▶ **WORK INSTRUCTION**
In the passage about Harden's scoring, how many of his runners did he make with the Sixers overall, and at what percentage?

▶ **SUPPLIED PASSAGE**
Harden with the pull-up from midrange pic.twitter.com/CqRbqgs2MT— Dave McMenamin (@mcten) August 2, 2022
Harden’s floater not ghosting him again next season would be a welcomed development for him as well. Six games into his Philadelphia tenure, after he’d netted three and attempted nine runners during that time, I wrote about him rediscovering the aptitude and utility of them to combat his foibles as a finisher.
In the ensuing 15 regular-season games, he attempted 33, upping his volume a good deal, though he hit only 14 (42.4 percent). In totality, he buried 17 of his 42 runners (40.5 percent) with the Sixers — well off the 48.7 percent clip of the previous three years. Progressing much closer to that mark, if feasible, instead of last year’s would be a boon for his scoring. It’s worth noting that his hamstring injury may have altered his rhythm and contributed to this reduced output; if the hamstring is a problem next year, he may encounter trouble once more.
Harden is not the lone person who can facilitate his ascension. His co-star in Embiid could steal the tricks of some other savvy big men and master the art of the Gortat Seal Screen to chisel out runways for cleaner finishes near the hoop (Daniel Theis, Steven Adams and Isaiah Stewart are all contemporary practitioners).
The explosiveness of guys like Russell Westbrook, John Wall and Kyrie Irving (the ball-handlers in the lined video) to initially fashion paint touches vastly exceeds Harden’s last season, but there’s still probably room for experimentation here.

▶ **PROVIDED MATERIAL**
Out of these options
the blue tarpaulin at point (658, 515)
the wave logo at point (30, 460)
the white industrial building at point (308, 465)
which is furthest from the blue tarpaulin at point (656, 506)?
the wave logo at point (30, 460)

▶ **RESPONSE TO THIS TASK**
He made 17 of his 42 runners, or 40.5 percent.